■ ASSIGNED TASK:
The records below are to be repeated exactly, and their pictures left out.

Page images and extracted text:
--------

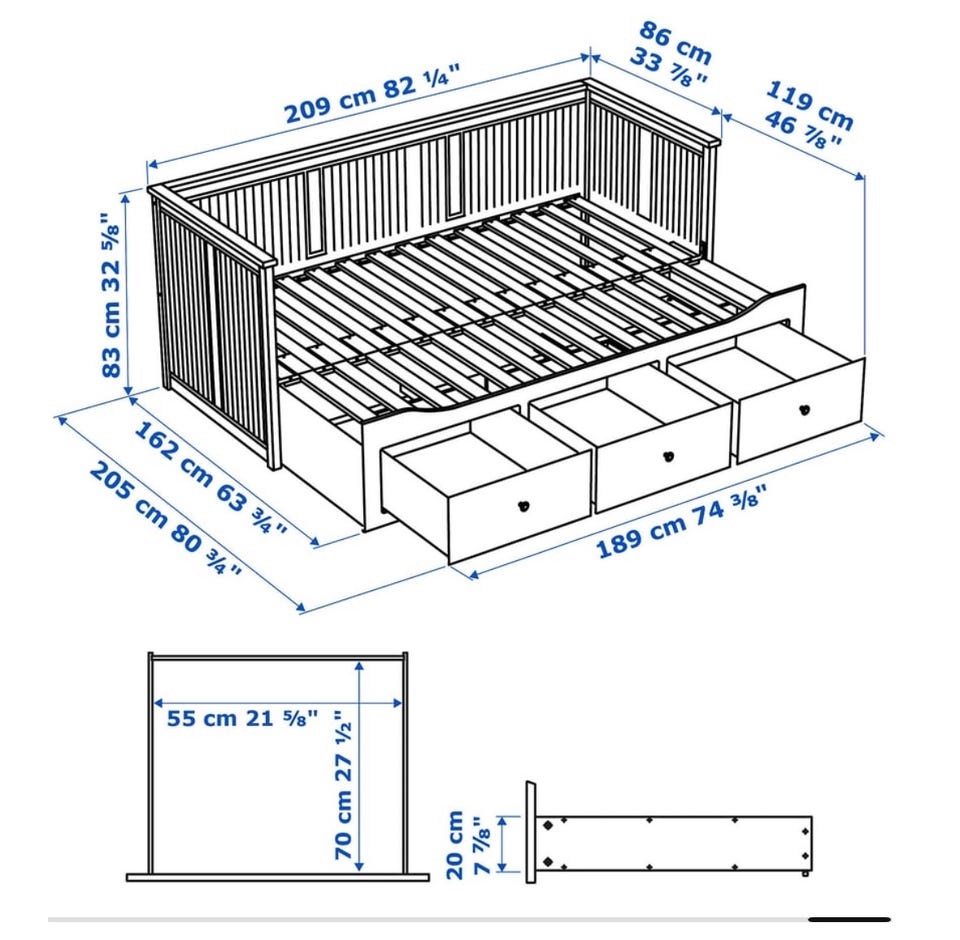 209 cm 82 ¼"

86 cm 33 ⅞"

119 cm 46 ⅞"

83 cm 32 ⅝"

162 cm 63 ¾"

205 cm 80 ¾"

189 cm 74 ⅜"

55 cm 21 ⅝"

70 cm 27 ½"

20 cm 7 ⅞"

--------

■ RESPONSE TO THIS TASK:
 209 cm 82 ¼"

86 cm 33 ⅞"

119 cm 46 ⅞"

83 cm 32 ⅝"

162 cm 63 ¾"

205 cm 80 ¾"

189 cm 74 ⅜"

55 cm 21 ⅝"

70 cm 27 ½"

20 cm 7 ⅞"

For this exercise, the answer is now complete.